DOCUMENT TEXT:
○ ○ ○ ○
Assassin’s Creed Brotherhood is a direct followup to 2009’s Assassins Creed II. The story follows Desmond Miles, heir to the assassin legacy, as he further experiences the life of his ancestor, Ezio Auditore, literally picking up the story with the closing scene of ACII. In a combination tutorial and Metroidvania style “abilitease”, Ezio escapes the Vatican and returns to his family’s villa, days before it is attacked and destroyed by the Papal Armies under the command of Borgia family (this is early enough in the game that it is not a spoiler). Following the attack, Ezio escapes to Rome to take his revenge. Meanwhile, in the real world, Desmond and co. are forced to move their operations to the now ruined Auditore villa.
Now, ACB is a direct sequel to ACII, but seeing as it does not follow a new lead character or take place in a different historical era, it isn’t really a full continuation of the AC story as much as it is an intermediary, in-between story that, supposedly, will lead better into Assassin’s Creed III rather than simply going from ACII. But that’s okay in this case, as there is so much here that it cannot be written off as a simple side story. The writing is strong, the voice actors from ACII reprise their roles, continuing to provide strong acting alongside the handful of new characters, including primary antagonist Cesare Borgia.
The accents in the English track continue to be believable, with the included Italian phrases helping add further authenticity to the acting. Make no mistake, name and numbering aside, this is a necessary story in the greater overall plot of the franchise. My only problem is a personal one, as this is effectively the end of Ezio’s story, and he was a great character.
If ACB is about anything besides the story, it is the refinement of ACII in preparation for ACIII, and the mulitplayer.
As for the refinement of the formula, the simplest way to explain it is this: if you (the reader) like ACII, you will like ACB. Every refinement ACII made from AC, as well as every additional thing ACII added, are here, and refined to make everything cleaner, easier, and more streamlined. While the Auditore villa is gone, the city of Rome is essentially the new villa, and is the size of probably two of ACII’s cities mashed together.
Systems for buying and upgrading the shops are in place and are active, there are just more of them, though you no longer have to return to central place to collect the rent, instead you are able to go to the nearest bank. ACB however contains the previous game’s problem of artificially blocking off portions of the map until certain plot events happen, keeping the player from fully exploring the world early on, if they feel like it.
○ ○ ○ ○
THE DATA:
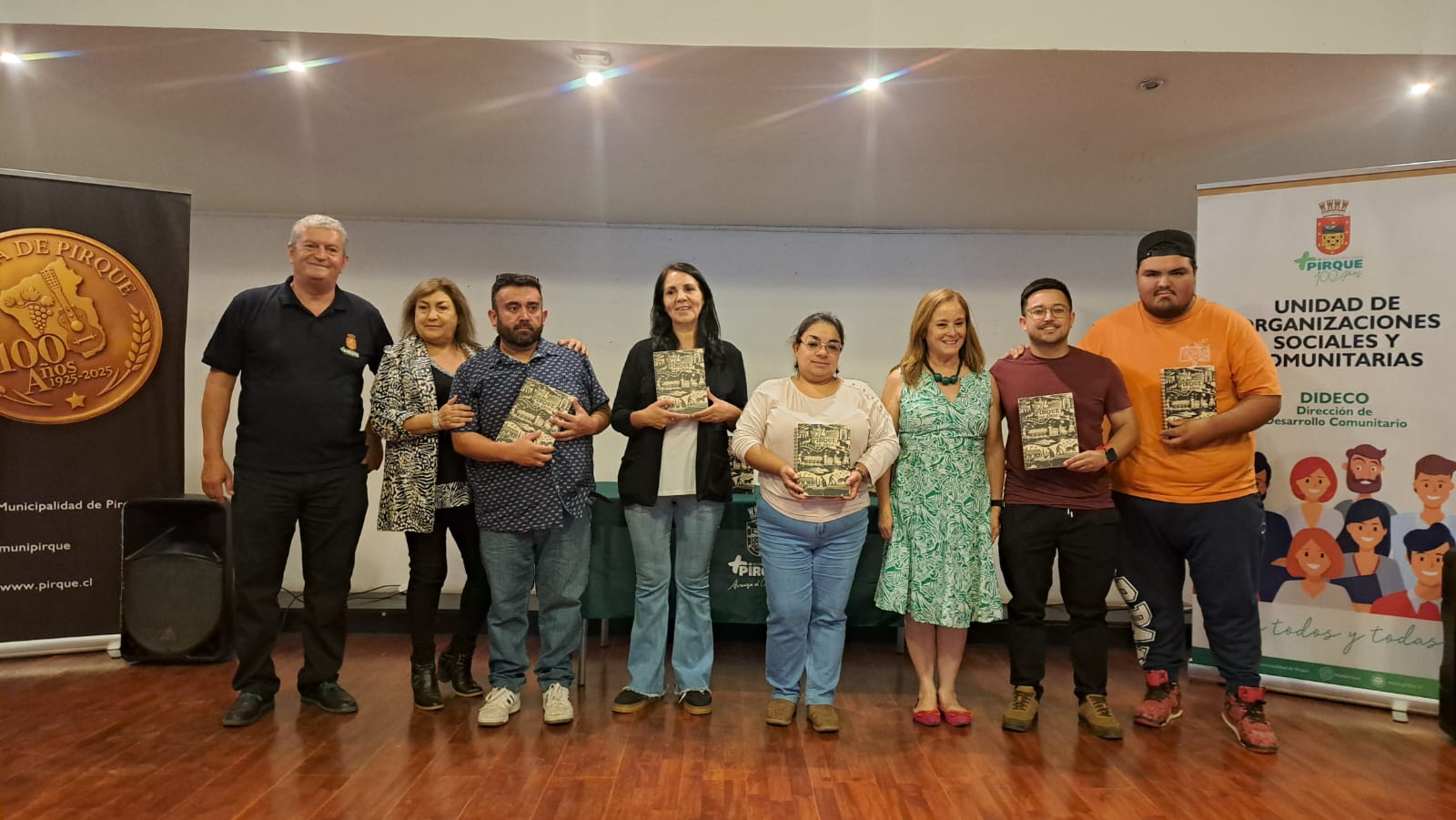 WhatsApp Image 2026 01 09 at 17.18.26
○ ○ ○ ○
PROBLEM 1: Transcribe the part of the Brotherhood review starting at "The accents in" and ending at "and the mulitplayer.".
PROBLEM 2: According to the Brotherhood review, who is the primary antagonist among the new characters?

ANSWER 1:
The accents in the English track continue to be believable, with the included Italian phrases helping add further authenticity to the acting. Make no mistake, name and numbering aside, this is a necessary story in the greater overall plot of the franchise. My only problem is a personal one, as this is effectively the end of Ezio’s story, and he was a great character.
If ACB is about anything besides the story, it is the refinement of ACII in preparation for ACIII, and the mulitplayer.

ANSWER 2: Cesare Borgia.